Хвала богам — я этого блага сподобился. Я вобрал в себя восторг, как зеркало вбирает образ.
«Очень красиво», — таков был ее ответ. Ужасный! Красиво! Не bene, не pulchre, не splendide, не mirabile[119]. Из всего, что есть в нашем языке, она нашла самое глупое, самое отвратительное, самое подражательное греческому εΰμορφον — formose. Ей не понять, что сокрыто в ней! Ей не понять, что сокрыто в ее теле! Тело ее увидело, но она тут же ослепила его. Какое уродство может скрывать слово «красота»! Да ведь сама она не красива, она просто чудесна!
Когда я вижу ее тело — и днем и ночью — вся асимметрия ее исчезает. Лицо ее преображается. Налет общения с людьми исчезает, и остается первозданная прелесть природы, у которой прекрасно все. Ложь в лазури ее глаз тоже исчезает, и остается только безмятежное сияние моря, которое греки называют γαλήνη. Тело ее становится осязаемым солнцем, к которому можно прикоснуться, не обжигаясь, в которое можно вникнуть. И тогда понимаешь, почему самую священную часть храма называют penetralia[120]. Вся она из золота, и лоно ее оканчивается золотым руном, волшебным плодом из садов Гесперид, который вскрываешь и обретаешь изумительную розовую мякоть с белым налетом — волшебный плод Островов Блаженных, освежающий в летний зной и согревающий в зимнюю стужу. И смеешься, читая рассуждения мифографов о том, что есть χρυσά μήλα — золотые агнцы или золотые яблоки[121]: эта золотистая мягкость и это золотистое свечение, в которое преобразуется телесный восторг, есть нечто влекуще заповедное, символическим выражением которого является и агнец, и плод, что хранится в чудесном саду на краю Океана, — то нечто, в которое погружает восторг, даруемый женщиной.
Луций, какое счастье обладать влюбленностью!
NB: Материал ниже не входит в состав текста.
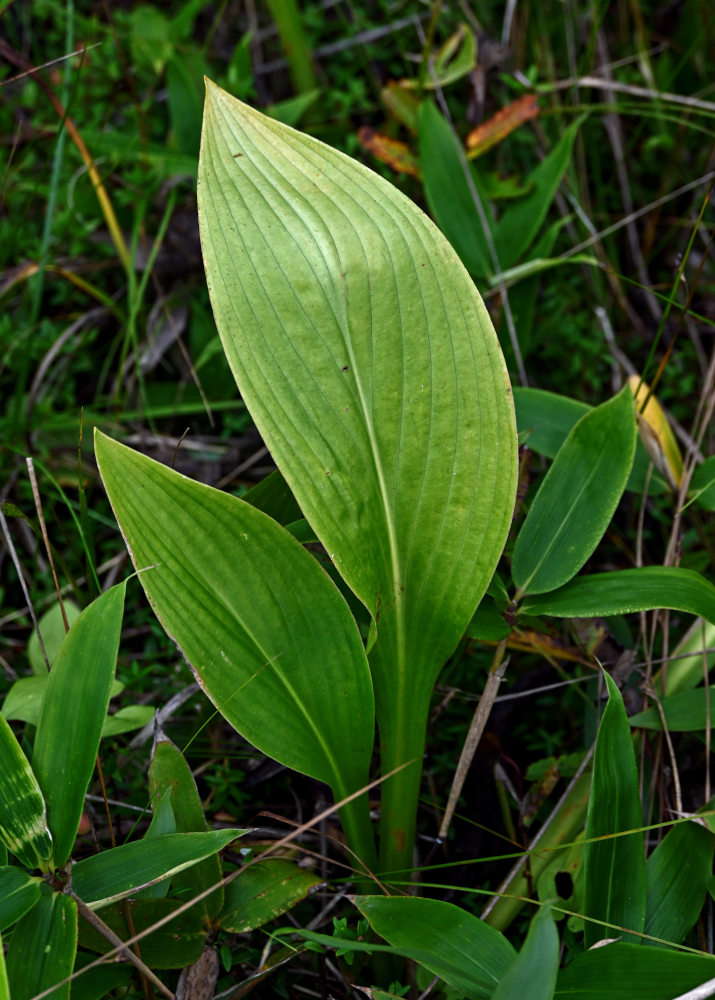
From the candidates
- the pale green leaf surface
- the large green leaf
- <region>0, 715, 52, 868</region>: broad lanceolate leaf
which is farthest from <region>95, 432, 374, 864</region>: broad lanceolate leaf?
the pale green leaf surface

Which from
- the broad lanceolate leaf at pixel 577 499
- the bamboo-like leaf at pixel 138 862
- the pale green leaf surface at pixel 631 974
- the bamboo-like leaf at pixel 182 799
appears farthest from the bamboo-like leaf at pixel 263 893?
the broad lanceolate leaf at pixel 577 499

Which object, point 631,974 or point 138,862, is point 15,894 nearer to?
point 138,862

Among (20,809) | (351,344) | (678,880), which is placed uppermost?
(351,344)

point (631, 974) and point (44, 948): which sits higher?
point (44, 948)

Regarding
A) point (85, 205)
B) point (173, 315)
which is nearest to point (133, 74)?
point (85, 205)

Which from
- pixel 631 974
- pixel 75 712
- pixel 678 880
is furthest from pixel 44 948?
pixel 678 880

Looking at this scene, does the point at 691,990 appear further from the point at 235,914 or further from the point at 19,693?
the point at 19,693

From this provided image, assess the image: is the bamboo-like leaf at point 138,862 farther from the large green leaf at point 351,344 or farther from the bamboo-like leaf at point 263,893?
the large green leaf at point 351,344
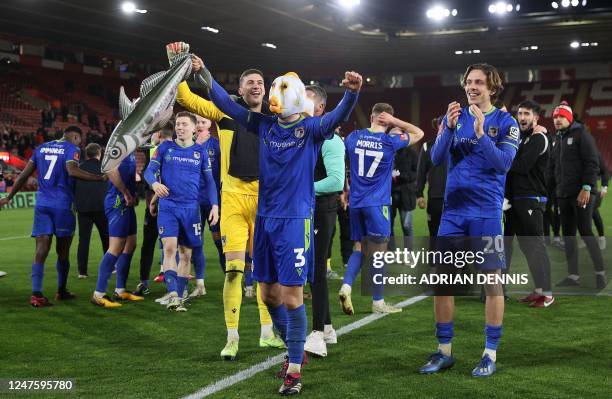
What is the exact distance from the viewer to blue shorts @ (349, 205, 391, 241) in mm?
7102

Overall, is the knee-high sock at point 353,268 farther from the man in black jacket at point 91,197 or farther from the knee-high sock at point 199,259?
the man in black jacket at point 91,197

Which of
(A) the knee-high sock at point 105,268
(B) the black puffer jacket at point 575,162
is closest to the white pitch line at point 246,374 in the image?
(A) the knee-high sock at point 105,268

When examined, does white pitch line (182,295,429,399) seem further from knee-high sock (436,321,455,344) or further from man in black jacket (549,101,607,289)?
man in black jacket (549,101,607,289)

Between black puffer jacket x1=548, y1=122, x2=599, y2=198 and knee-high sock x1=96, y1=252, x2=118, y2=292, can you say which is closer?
knee-high sock x1=96, y1=252, x2=118, y2=292

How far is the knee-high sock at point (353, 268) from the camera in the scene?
689 cm

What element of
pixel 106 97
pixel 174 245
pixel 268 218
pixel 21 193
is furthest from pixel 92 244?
pixel 106 97

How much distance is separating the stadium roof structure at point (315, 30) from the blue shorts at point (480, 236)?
21.1 meters

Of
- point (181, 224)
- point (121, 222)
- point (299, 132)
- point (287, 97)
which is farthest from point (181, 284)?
point (287, 97)

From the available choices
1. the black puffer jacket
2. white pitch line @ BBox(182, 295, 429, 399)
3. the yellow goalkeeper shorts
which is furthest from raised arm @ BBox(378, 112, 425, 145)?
the black puffer jacket

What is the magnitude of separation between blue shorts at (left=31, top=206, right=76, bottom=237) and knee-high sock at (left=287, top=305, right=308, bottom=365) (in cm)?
409

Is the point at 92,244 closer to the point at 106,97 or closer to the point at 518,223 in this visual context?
the point at 518,223

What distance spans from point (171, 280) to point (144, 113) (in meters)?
3.48

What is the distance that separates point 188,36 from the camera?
101 ft

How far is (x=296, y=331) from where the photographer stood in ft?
14.6
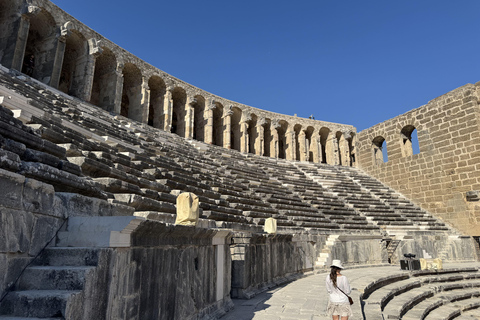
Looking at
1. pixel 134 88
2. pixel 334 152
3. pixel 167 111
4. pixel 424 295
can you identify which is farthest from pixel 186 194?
pixel 334 152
Несмотря ни на какое нелепо-слепое formose.
Что это? Amare, потому что в этом есть оттенок горечи, или bene velle[122], потому что в этом все же больше доброты bonum? (Я простил бы ее, если бы она сумела почувствовать доброту.) Ищу верное слово, нахожу греческое εραμαι, но затем отбрасываю и его тоже: в этом нет великого Эроса, нет созвучной ему ρώμη[123]. Хотелось почувствовать восторг холодно и трезво. Но позавчера голос мой дрогнул, я прервал самого себя и послал ей половину таблички. И хорошо сделал, что вторую половину оставил у себя.
Приобретенный здесь старинный галльский меч лежит передо мной. Выглядит он настолько грозно, что даже удивляешься, как это мы побеждали вооруженных такими вот мечами огромных северных варваров. Потом понимаешь, почему мы сами отказались от таких мечей и предпочли им короткие гладиусы, напоминающие испанские: гладиус легче чувствовать. Сражаясь гладиусом, легче находишь соответствие руки и клинка. Но и испанцев мы покорили, потому что после Пунических войн преобразовали их мечи, избавившись от чрезмерной чувствительности и научившись наносить этим чувствительным оружием также и рубящие удары. Нам дано чувствовать мечи и дано чувствовать женщин.